From: Michael Schöberl on 11 May 2006 04:18 Marko S schrieb: > How do i calculate sqrt(a^2 + b^2) in synthesizable VHDL? > The signals a and b are 32 bit signed fix point numbers (std_logic_vector > (31 downto 0)). how accurate? how fast? latency? a table with 64 Bits input, 32 Bits output will not fit into an FPGA (but if you need the result with low latency, you might store some precomputed data in an external ram) or you could do something like max(a, b) + 0.5*min(a,b) ... and add a newton raphson stage? just for the sqrt(x) I once worked an idea to take len=ceil(log_2(x)) by counting the length of x (leading 0s) ... then you shift x>>(len/2) or something (+1?) ... this worked as a good approximation and I added only one or two stages of a newton-raphson The second approach was better in the first stage but uses more cycles/ressources ... I'm not sure if the ressources balance on an FPGA I did it for a TI-DSP - look at the thread "sqrt on C6414 DSP" on comp.dsp bye, Michael
From: Ad on 11 May 2006 04:38 Marko a cordic algorithim in vectroing mode will calcualtes sqrt(a^2 - b^2) which i am sure you can manipulate to get sqrt(a^2+b^2) by using signed numbers and making b the negative (-6 as opposed to 6) have a look at Ray Andrakas, survey of CORDIC algorithms for FPGA based computers for infor on cordics, opencore.org also have a the vhdl for a synthesisable cordic.

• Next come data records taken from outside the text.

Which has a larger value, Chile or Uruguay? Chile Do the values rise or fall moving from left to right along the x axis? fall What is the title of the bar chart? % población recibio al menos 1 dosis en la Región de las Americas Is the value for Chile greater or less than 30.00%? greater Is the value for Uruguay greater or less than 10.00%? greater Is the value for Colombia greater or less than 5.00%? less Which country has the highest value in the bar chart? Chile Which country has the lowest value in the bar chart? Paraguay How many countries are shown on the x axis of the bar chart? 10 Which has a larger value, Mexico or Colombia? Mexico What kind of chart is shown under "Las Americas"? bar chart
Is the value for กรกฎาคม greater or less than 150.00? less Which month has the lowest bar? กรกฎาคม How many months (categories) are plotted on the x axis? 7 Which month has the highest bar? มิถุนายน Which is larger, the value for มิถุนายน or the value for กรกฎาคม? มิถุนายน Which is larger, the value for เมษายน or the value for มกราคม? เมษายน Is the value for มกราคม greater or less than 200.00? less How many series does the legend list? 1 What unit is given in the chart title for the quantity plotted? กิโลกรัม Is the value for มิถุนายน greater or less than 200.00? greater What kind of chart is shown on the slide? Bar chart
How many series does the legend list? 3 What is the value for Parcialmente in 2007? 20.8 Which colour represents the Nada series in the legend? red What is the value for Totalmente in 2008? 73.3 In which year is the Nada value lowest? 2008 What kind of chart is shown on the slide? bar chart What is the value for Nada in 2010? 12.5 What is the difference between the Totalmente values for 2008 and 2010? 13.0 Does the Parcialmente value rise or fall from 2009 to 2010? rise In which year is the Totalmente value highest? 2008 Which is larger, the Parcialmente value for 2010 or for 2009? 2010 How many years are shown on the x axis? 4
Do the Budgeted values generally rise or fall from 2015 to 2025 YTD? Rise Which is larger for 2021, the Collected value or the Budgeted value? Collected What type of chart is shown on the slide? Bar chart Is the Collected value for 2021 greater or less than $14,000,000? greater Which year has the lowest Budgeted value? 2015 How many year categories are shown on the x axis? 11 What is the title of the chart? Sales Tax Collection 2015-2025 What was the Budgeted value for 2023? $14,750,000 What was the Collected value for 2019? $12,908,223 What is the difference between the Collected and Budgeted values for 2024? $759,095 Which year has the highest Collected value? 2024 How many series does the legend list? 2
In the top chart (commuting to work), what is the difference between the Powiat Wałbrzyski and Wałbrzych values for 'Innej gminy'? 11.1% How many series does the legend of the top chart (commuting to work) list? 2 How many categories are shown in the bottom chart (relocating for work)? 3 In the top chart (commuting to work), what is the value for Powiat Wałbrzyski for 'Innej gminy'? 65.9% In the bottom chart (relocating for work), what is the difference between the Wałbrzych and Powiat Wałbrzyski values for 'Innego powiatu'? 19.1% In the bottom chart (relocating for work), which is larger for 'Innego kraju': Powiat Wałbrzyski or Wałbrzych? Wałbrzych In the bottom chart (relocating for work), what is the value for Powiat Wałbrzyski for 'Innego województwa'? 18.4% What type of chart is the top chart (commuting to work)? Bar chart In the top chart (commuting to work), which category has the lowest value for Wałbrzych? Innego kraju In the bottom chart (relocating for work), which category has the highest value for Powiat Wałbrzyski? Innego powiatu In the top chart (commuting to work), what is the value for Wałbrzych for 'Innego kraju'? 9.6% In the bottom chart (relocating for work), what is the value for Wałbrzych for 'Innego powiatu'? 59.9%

I ve just finished writing a excel function that performs the function of a cordic if you want the vb for that then let me know and you can have it test out your application before coding it. good luck Adam
From: Kolja Sulimma on 11 May 2006 04:41 Marko S schrieb: > How do i calculate sqrt(a^2 + b^2) in synthesizable VHDL? If you really need the results in random order, use cordic. But often you can rearrange your computations to get away without the root. That is your application? Do you want to draw circles? Kolja Sulimma
From: Ad on 11 May 2006 04:52
corerction the sqrt(a^2 - b^2) is for gven during the hyperbolic extension, a normal cordic algorithim will provide sqrt(a^2 + b^2) sorry about that Ad |